Claudia Theune betont, dass man Tote vor allem dann nicht ausstellen sollte, wenn dabei die Sensation im Vordergrund steht. Die Darstellung des Massengrabes von Lützen im Rahmen der Ausstellung Krieg. Eine archäologische Spurensuche sieht sie beispielsweise kritisch. Damals wurden die Überreste von 47 Soldaten auf einer großen Wand drapiert – ähnlich wie sie während des Dreißigjährigen Krieges ins Grab geworfen wurden. „Ich fand das ziemlich schrecklich anzusehen“, sagt Theune. Harald Meller, Landesarchäologe in Sachsen-Anhalt, nannte diese Darstellung hingegen „das bedeutendste Antikriegsdenkmal, das man sich überhaupt vorstellen kann.“
Ausstellen von Mumien und Moorleichen
Noch heißer wird die Diskussion in Bezug auf Mumien und Moorleichen, bei denen Gesichtszüge noch relativ gut erkennbar sind. Erst im März 2025 hat der Kulturminister Spaniens, Ernest Urtasun, in dieser Debatte eine radikale Entscheidung getroffen. Überreste des Homo Sapiens sollen in Spaniens staatlichen Museen nur noch in Ausnahmefällen ausgestellt werden. Mumien sollen vor allem dann aus den Ausstellungen verschwinden, wenn über sie nur wenig bekannt ist und der Kontext, aus dem die Mumie stammt, nicht ausreichend erklärt würde.

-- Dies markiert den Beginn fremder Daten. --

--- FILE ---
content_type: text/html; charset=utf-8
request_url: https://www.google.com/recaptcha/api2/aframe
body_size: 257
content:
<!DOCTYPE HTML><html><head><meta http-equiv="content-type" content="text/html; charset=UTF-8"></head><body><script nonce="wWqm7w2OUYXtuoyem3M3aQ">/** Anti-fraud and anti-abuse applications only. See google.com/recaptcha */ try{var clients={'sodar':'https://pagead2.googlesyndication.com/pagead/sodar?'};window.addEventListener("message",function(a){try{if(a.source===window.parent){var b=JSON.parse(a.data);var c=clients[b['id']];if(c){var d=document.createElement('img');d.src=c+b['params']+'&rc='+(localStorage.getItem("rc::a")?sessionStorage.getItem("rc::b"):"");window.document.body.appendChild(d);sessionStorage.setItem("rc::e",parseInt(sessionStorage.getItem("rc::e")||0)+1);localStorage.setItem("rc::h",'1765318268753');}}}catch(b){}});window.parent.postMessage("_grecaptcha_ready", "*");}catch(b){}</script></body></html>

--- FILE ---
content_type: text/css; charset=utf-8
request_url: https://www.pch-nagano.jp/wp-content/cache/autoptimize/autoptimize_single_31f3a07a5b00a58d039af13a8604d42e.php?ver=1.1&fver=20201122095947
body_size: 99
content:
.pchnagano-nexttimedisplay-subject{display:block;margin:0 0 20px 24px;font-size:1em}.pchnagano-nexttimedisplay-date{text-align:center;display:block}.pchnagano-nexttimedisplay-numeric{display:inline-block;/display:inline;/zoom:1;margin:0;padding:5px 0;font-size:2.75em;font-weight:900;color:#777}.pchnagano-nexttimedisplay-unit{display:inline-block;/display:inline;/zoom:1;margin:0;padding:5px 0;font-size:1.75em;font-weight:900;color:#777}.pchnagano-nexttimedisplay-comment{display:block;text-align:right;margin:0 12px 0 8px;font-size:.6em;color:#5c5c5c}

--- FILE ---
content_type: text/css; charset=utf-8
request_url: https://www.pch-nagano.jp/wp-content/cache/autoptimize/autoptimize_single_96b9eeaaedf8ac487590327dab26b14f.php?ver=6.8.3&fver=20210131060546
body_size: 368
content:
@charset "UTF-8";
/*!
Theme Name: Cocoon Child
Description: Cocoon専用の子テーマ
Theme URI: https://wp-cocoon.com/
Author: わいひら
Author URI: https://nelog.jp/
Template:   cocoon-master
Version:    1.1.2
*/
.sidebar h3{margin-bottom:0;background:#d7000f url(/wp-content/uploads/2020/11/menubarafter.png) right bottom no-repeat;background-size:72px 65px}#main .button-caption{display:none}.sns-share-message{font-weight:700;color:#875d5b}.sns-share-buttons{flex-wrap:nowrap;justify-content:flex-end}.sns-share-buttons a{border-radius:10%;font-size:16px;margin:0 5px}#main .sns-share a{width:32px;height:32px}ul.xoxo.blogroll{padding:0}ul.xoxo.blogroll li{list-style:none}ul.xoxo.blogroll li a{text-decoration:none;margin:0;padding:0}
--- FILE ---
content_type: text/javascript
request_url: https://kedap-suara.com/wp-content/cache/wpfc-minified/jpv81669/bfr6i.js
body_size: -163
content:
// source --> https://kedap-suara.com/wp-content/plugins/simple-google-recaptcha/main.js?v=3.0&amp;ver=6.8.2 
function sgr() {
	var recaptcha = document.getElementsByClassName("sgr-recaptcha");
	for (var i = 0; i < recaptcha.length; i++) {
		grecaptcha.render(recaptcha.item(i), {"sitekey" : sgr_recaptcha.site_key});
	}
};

Für den Mumienforscher Albert Zink, der unter anderem die Eismumie Ötzi erforscht, geht dieser Schritt hingegen zu weit. Seiner Meinung nach verwehrt das Verbannen von Mumien aus Museen Besucher*innen einen wertvollen Einblick in das Kulturerbe. Gegenüber dem BR-Podcast IQ betont aber auch er, dass die Toten dabei nicht sensationslüstern zur Schau gestellt werden sollten. Stattdessen solle Interessierten anhand der Mumien ein möglichst klares Gesamtbild des Menschen geliefert werden. Ötzi zeige man deshalb im Kontext mit seinen Waffen und seiner Kleidung – so, wie er im Eis aufgefunden wurde.

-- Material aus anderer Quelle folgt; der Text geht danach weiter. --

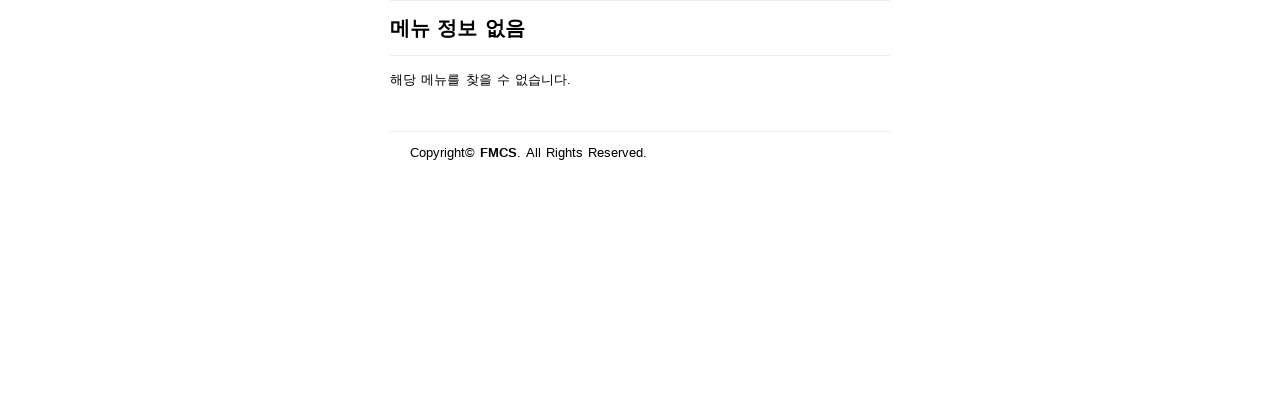

--- FILE ---
content_type: text/html;charset=UTF-8
request_url: https://gcuc.or.kr/fmcs/1041
body_size: 2218
content:
<!DOCTYPE html>
<html lang="ko">
<head>
<meta charset="utf-8" />
<meta http-equiv="X-UA-Compatible" content="IE=edge" />
<title>메뉴 정보 없음</title>
<style type="text/css" media="all">
/*<![CDATA[*/
article, aside, hgroup, header, footer, figure, figcaption, nav, section	{ display: block; }
body	{ clear: both; padding: 0; margin: 0; color: #000; font-size: 13px; line-height: 1.7em; word-spacing: 0.1em; text-align: left; }
body *	{ font-family: "Malgun Gothic", "맑은 고딕", "돋움", Dotum, "굴림", Gulim, AppleGothic, Sans-serif; }
body	{ text-align: center; }
body .content	{ width: 500px; margin: 0 auto; text-align: left; }
body .content header	{ text-align: center; border-bottom: 1px solid #eee; }
body .content section article header	{ text-align: left; }
footer	{ padding: 10px 20px; margin-top: 40px; border-top: 1px solid #eee; }
footer address	{ font-style: normal; }
footer p	{ margin: 0; }
h1	{ visibility: hidden; display: block; width: 0; height: 0; padding: 0; margin: 0; overflow: hidden; font-size: 0; position: absolute; }

.order	{ text-align: center; }
.button	{ display: inline-block; cursor: pointer; width: auto; line-height: 1.42857143; padding: 5px 12px 6px; margin: 0 5px; border: 1px solid #707070; border-radius: 5px; font-size: 15px; text-align: center; text-decoration: none; white-space: nowrap; vertical-align: middle; touch-action: manipulation; color: #333; font-weight: bold; background-color: #f8f7f5; transition: all .25s ease; box-shadow: 3px 3px 3px rgba(0, 0, 0, 0.075); }
input.button, button.button	{ height: 36px; padding-top: 4px; font-size: 16px; }
.button:visited	{ color: #333; }
.button:focus, .button:hover, .button:active	{ background-color: #333 !important; color: #fff !important; }
/*]]>*/
</style>
</head>
<body>
<div class="content">
		<header>
			<h1><a href="/">오류</a></h1>
		</header>
		<section>
			<article>
				<header>
					<h2>메뉴 정보 없음</h2>
				</header>
				<p>
					해당 메뉴를 찾을 수 없습니다.</p>
				</article>
		</section>
		<footer>
			<p>
				Copyright&copy; <strong>FMCS</strong>. All Rights Reserved.
			</p>
		</footer>
	</div>

</body>
</html>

Umgang mit jüngeren Skelettfunden
Bei anonymen Skeletten von Menschen, die in den letzten 80 bis 200 Jahren gestorben sind, oder bei Massengräbern, die in diesem Zeitraum angelegt wurden, ist die Sache klarer. Bei ihnen steht vor allem die Identifikation im Vordergrund. „Jüngere Überreste werden auch ausgegraben, um ihnen eine würdige Bestattung zu geben“, sagt Theune. Dabei handele es sich meist um Menschen, die im Zusammenhang mit kriegerischen Auseinandersetzungen gestorben sind.